Once upon a time, there lived a wealthy merchant named Jveernadhana, in a village. He ran a big business. His village was situated near a river. Once due to heavy rains, the river was flooded. One night, the whole village was submerged in neck-deep water. The crop, houses, and factories in the village were destroyed and hundreds of people and cattle perished in the flood.
The merchant had to suffer heavy losses in his business. He decided to shift to some other town to try his luck. His plan was to earn a lot of money and then come back to his native village to start his business again.
Jveernadhana had a heavy iron balance lying with him. It belonged to his ancestors. It was not possible for him to carry such a heavy thing along with him. So, before starting on his journey, he decided to keep this ancestral item with his friend Janak. He met Janak and requested him, “My friend, as you know, I’m leaving for some distant place to earn money, so that I could start my business once again when I come back. I have an old iron balance with me. Will you please keep it safe with you till I return?”
Janak readily agreed to his friend’s request and said, “Don’t worry; I’ll keep it safe for you. You can take it back after you return home.”
Jveernadhana thanked Janak for his helping attitude. He kept the iron balance with Janak and left for some other distant town.
A few years passed by. By this time, Jveernadhana had done good business and had earned a lot of money. He returned to his native village and went to his friend Janak’s house to meet him. Janak showed his happiness in meeting Jveernadhana. Both friends talked together for hours. When it was time to leave, Jveernadhana asked his friend to return his iron balance. At this, Janak looked sad and said, “Friend, I am sorry to say that I don’t have your balance with me anymore. There are a lot of mice in my house. They ate up your balance.”

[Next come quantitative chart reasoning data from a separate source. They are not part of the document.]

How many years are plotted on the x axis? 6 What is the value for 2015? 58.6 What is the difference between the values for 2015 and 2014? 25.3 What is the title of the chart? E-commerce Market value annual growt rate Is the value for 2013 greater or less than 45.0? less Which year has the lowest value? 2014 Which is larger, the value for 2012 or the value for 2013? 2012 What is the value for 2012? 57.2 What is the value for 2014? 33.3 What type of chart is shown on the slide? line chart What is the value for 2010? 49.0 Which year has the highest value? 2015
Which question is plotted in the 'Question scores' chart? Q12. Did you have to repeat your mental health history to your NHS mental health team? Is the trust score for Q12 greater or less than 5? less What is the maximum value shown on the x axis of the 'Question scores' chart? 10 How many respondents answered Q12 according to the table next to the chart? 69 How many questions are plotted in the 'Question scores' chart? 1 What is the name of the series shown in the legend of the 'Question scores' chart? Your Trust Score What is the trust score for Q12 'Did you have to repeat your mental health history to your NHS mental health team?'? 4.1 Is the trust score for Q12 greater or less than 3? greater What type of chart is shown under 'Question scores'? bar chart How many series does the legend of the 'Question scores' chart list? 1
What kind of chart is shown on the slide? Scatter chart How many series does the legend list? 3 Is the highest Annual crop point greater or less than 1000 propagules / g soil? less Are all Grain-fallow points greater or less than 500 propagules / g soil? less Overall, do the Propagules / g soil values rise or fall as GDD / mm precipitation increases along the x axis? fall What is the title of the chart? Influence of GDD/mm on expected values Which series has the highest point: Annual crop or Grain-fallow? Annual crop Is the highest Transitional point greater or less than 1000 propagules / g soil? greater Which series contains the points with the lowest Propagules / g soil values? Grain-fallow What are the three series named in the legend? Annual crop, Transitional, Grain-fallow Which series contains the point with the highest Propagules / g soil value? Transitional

Jveernadhana was surprised to hear Janak’s explanation. ‘How can mice eat iron,’ he thought to himself, but apparently he said something different, “Don’t feel sorry, Janak. The mice have always proved a menace to everyone. Let us forget about it.”
“Yes,” Janak said. “This is the only way out.” He was happy that Jveernadhana believed his words. In fact, he had expected a lot of heated arguments in this respect.
While taking leave from his friend, Jveernadhana said to Janak, “I’m going to the temple to make an offering of laddoos. Could you please send your son with me. I would like to send some laddoos for you also. He would also look after my shoes outside the temple while I offer prayers inside.”
Janak asked his son to go along with Jveernadhana. Then, Jveernadhana, instead of taking Janak’s son to the temple, took him to a nearby hill and tied him with a big rock and came back home.
When Janak didn’t see his son return, he asked Jveernadhana where his son was?
“I’m sorry,” said Jveernadhana. “While your son was looking after my shoes outside the temple, a big vulture swooped down upon him and carried him away.”
“What nonsense!” shouted Janak. “How can a vulture carry off a young boy?” But Jveernadhana repeatedly claimed that a vulture carried away Janak’s son. The argument reached such a point that they began quarreling with each other, using dirty words.
Ultimately, the matter had to be taken to the court. The Judge listened to both the parties and ordered Jveernadhana to bring Janak’s son to the court. Otherwise, he would be sent to jail.
“My Lord”, said Jveernadhana, “How can I, when a vulture has already carried away the boy.”
“Shut up!” the judge reprimanded Jveernadhana. “How can a bird carry away a young boy in his talons?”
“It can, my lord,” said Jveernadhana. “If mice can eat my iron balance, why can’t a bird carry away a grown-up boy.” Then he narrated the whole story to the judge.
The judge then asked Janak to tell the truth. He warned him that if he didn’t tell the truth, he would be sent to prison. At last, Janak admitted his guilt. The judge ordered him to return the iron balance to Jveernadhana. He asked Jveernadhana to return the boy to Janak.